Be appreciative of people’s time. Send thank you notes after interviewing and applying for jobs, scholarships, etc. even if you don’t get picked.
It’s common courtesy and it’s a good way to make a good impression for next time.
When you meet someone for the first time try to clear your mind of any assumptions about physical appearance. Race, gender, age, handicap/disability, etc.
Walking at night during the wintertime remember to wear a bright scarf or something reflective. So many pedestrians get hit when it’s dark outside because they’re wearing dark colors and drivers can’t see them.
Bedtime often goes to sh*t in a hurry because kids are tired and parents are out of patience.
Be kind. If your kids are anything like you, they’ll need extra tenderness at bedtime: cuddles, soft words, prayers. Forgiveness for the ridiculous tantrums over silly stuff. Take pity on them, their little bodies are tired and they haven’t learned how to function on empty.
When the child is feeling upset or out of control, that is not the time to teach a lesson. Share your calm, be a safe place for them. When they’re feeling better, THEN teach the lesson.
Maria Shriver has lots of great parenting advice. One of my favorites is (paraphrased): “Children need what you need: to be seen, to be talked to, to feel safe and loved.”
I promise I will never snoop. No matter how curious I am, I will not violate your privacy. But if I ever think you may be in danger I will break any promise and any law I have to in order to keep you safe.
Teach them to clean the bathroom. Wipe down surfaces, clean mirrors, etc. It’s their job to keep it tidy. Everybody pitches in to keep up with housework.
If you’ve never dressed a newborn before, an easy way to get the hang of it is to lay the outfit flat on the bed and then place the baby on top of it.
Tuck her little arms and legs inside one at a time, then zip or snap them in. Done!
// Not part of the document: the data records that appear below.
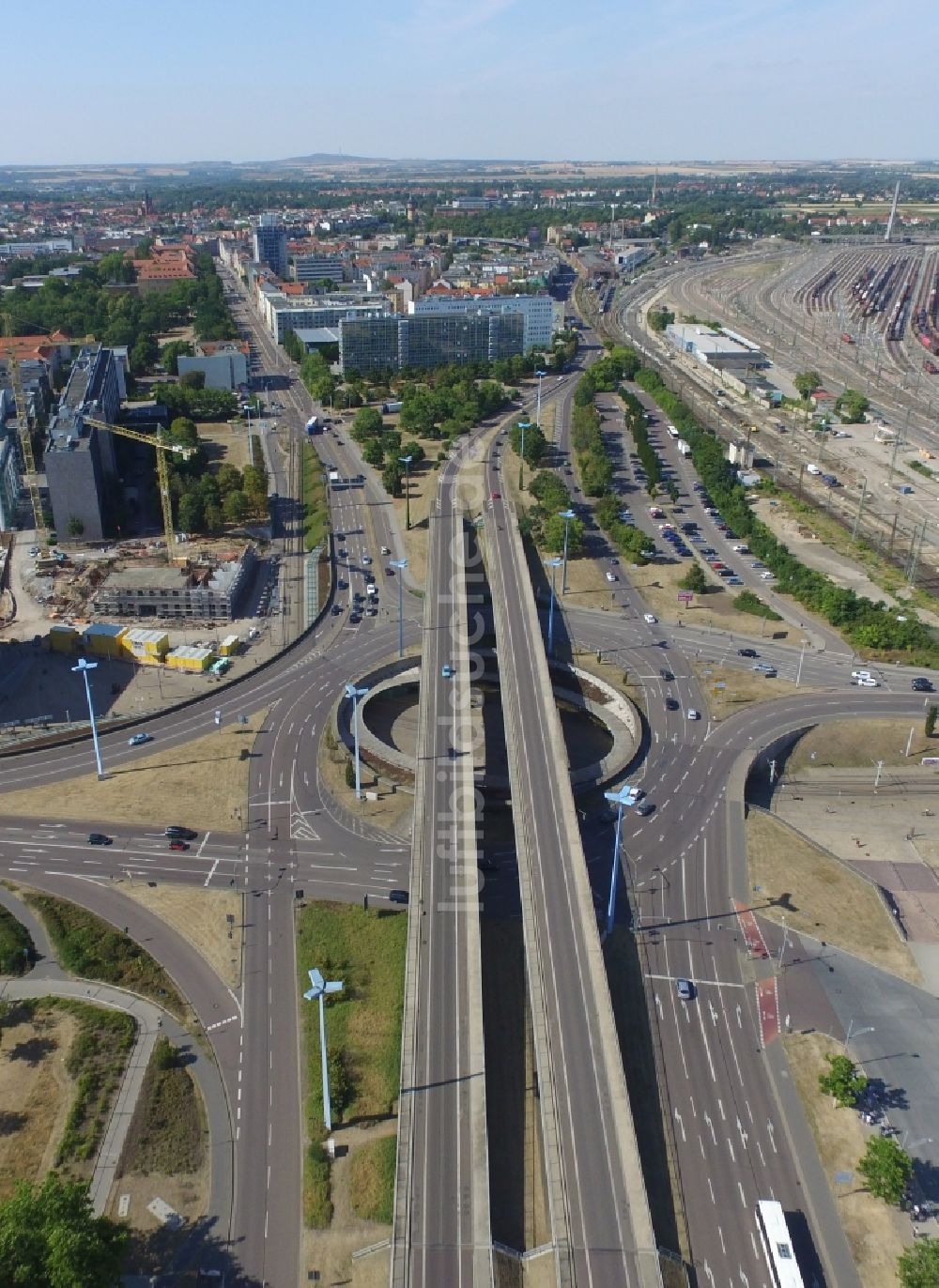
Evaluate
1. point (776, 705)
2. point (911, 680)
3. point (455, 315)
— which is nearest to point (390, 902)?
point (776, 705)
Someone else’s success doesn’t subtract from yours. Celebrating with them and encouraging them won’t make you the loser and them the winner. We’re all in this together.
On marriage: Your spouse will change. You will change. Some for the better, some parts for the worse.
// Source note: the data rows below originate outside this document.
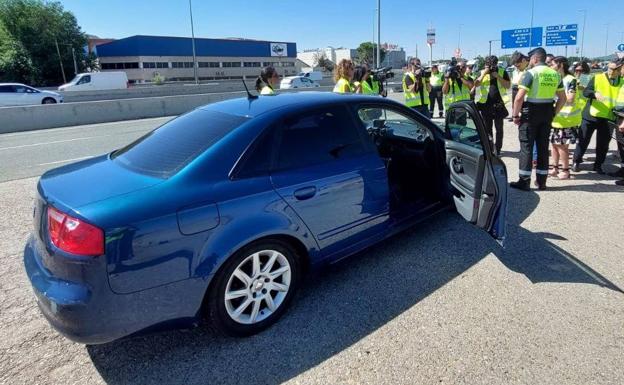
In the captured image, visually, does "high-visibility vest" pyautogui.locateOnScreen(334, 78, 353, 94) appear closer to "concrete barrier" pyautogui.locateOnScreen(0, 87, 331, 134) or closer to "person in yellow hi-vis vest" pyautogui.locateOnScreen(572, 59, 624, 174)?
"person in yellow hi-vis vest" pyautogui.locateOnScreen(572, 59, 624, 174)

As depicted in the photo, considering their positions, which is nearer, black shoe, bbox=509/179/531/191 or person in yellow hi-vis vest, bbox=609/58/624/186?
black shoe, bbox=509/179/531/191

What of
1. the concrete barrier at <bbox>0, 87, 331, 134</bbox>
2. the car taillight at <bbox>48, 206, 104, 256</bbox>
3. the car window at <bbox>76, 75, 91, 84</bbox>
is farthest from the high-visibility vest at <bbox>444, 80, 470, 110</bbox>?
the car window at <bbox>76, 75, 91, 84</bbox>

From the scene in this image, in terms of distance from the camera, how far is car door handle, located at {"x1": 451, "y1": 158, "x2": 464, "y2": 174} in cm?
395

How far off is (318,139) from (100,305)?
5.83 feet

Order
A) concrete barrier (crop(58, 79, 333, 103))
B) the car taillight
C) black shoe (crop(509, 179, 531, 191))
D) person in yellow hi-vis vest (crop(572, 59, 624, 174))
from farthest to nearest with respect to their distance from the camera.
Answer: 1. concrete barrier (crop(58, 79, 333, 103))
2. person in yellow hi-vis vest (crop(572, 59, 624, 174))
3. black shoe (crop(509, 179, 531, 191))
4. the car taillight

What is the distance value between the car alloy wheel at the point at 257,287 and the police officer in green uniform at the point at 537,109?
413 cm

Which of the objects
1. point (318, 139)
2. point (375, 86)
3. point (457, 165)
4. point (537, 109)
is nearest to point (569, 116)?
point (537, 109)

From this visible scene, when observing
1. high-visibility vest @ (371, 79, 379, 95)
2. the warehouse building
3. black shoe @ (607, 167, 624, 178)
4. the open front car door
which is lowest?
black shoe @ (607, 167, 624, 178)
Tastes, plans, health, body shape, education, needs, beliefs... all change throughout our lives. It’s growth. (It’s also decay!)
Support each other through both.
Encourage each other to be true to yourselves. Don’t sweat the small stuff. Be kind. Pray for each other. Have fun together. Keep learning about each other. Be your partner’s biggest fan.
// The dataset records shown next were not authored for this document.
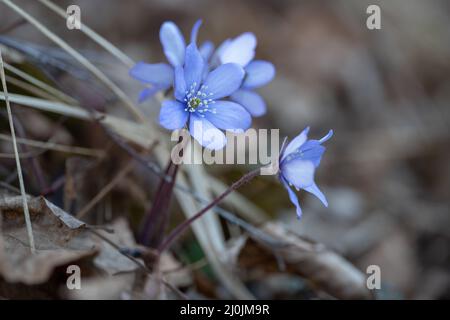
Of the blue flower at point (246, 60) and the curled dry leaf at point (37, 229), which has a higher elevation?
the blue flower at point (246, 60)

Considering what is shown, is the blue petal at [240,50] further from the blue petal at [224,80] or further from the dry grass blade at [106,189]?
the dry grass blade at [106,189]

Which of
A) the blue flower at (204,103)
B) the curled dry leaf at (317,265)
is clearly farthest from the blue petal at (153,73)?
the curled dry leaf at (317,265)

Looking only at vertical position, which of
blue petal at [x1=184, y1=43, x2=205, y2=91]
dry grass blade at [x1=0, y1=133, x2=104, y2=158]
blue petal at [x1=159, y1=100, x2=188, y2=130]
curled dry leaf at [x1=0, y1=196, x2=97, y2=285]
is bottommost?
curled dry leaf at [x1=0, y1=196, x2=97, y2=285]

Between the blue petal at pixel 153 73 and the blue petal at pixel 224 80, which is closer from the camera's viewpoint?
the blue petal at pixel 224 80

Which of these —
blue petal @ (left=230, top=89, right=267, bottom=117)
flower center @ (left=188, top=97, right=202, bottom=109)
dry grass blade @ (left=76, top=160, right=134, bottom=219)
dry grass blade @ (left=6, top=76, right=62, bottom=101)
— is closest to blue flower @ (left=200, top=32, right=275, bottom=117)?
blue petal @ (left=230, top=89, right=267, bottom=117)

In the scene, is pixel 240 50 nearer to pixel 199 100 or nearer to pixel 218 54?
pixel 218 54

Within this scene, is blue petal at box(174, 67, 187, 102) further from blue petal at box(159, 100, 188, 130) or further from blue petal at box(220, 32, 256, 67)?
blue petal at box(220, 32, 256, 67)

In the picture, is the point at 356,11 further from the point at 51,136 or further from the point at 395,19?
the point at 51,136
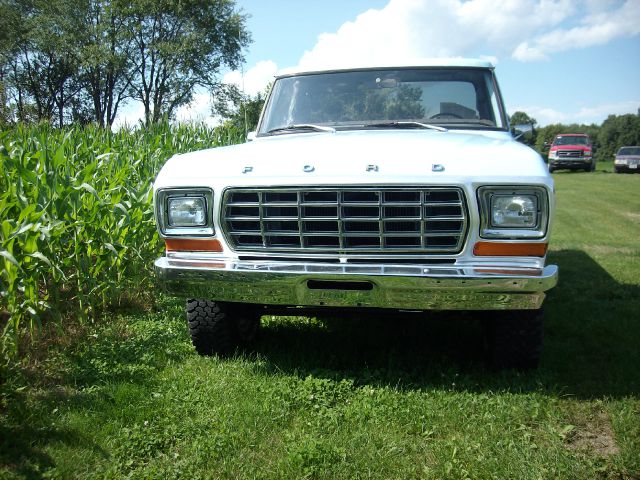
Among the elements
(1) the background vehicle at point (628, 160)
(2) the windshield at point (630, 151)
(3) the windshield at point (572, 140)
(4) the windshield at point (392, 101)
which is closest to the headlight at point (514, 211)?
(4) the windshield at point (392, 101)

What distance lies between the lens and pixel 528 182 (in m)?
2.59

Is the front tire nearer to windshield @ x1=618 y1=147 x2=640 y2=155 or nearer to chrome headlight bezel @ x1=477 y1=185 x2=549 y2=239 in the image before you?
chrome headlight bezel @ x1=477 y1=185 x2=549 y2=239

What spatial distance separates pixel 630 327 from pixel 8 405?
3.94m

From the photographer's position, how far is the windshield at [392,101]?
394 centimetres

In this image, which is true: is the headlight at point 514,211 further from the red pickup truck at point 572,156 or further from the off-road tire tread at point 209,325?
the red pickup truck at point 572,156

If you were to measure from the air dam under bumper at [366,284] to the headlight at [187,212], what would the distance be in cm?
22

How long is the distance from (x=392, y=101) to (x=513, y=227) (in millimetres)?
1674

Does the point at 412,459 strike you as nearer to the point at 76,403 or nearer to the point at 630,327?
the point at 76,403

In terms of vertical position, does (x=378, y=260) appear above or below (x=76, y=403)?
above

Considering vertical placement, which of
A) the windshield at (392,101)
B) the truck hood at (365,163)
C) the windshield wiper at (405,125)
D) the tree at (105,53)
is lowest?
the truck hood at (365,163)

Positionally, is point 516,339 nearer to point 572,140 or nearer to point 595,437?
point 595,437

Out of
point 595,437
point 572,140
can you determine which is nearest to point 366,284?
point 595,437

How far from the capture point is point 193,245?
3.04m

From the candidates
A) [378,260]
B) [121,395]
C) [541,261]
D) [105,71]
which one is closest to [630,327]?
[541,261]
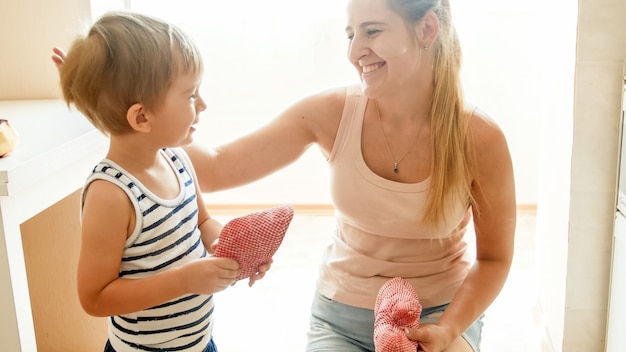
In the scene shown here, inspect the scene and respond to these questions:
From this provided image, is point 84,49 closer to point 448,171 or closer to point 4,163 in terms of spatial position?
point 4,163

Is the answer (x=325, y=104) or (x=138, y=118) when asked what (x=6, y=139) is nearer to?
(x=138, y=118)

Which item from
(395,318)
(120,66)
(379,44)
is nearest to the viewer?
(120,66)

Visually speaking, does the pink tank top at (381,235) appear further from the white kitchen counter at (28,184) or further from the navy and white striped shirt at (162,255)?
the white kitchen counter at (28,184)

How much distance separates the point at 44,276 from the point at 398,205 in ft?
2.95

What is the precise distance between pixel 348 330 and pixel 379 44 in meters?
0.53

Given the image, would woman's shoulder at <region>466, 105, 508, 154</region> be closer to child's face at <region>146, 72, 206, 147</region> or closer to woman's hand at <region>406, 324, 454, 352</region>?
woman's hand at <region>406, 324, 454, 352</region>

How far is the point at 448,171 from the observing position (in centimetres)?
127

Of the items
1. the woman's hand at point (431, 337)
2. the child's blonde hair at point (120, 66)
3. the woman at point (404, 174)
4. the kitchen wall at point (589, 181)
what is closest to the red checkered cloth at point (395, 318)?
the woman's hand at point (431, 337)

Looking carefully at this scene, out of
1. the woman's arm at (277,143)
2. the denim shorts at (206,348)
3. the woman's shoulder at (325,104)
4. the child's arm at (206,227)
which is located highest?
the woman's shoulder at (325,104)

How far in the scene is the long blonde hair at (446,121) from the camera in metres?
1.27

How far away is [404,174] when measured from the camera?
52.1 inches

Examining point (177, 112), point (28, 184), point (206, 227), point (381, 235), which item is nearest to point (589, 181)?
point (381, 235)

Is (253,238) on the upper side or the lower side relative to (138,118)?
lower

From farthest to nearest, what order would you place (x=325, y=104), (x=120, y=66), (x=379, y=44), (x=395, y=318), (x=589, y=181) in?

A mommy-friend of mine gave me some good advice: "Count the wins." So what if you didn't clean the house, you showered! So what if she's wearing 9 different colors - she dressed herself! Great advice. So remember, especially on the difficult days - and there will be many: Count the wins.
“You don’t emerge from $@!#% empty-handed” a friend once told me. Even the worst periods of your life will bring gifts. Be thankful for those gifts, and enjoy them.
To paraphrase Chris Rock, “You don’t get points for NOT beating your wife.”
Meaning, you’re EXPECTED to do the right thing. So do the right thing, without any expectation of praise.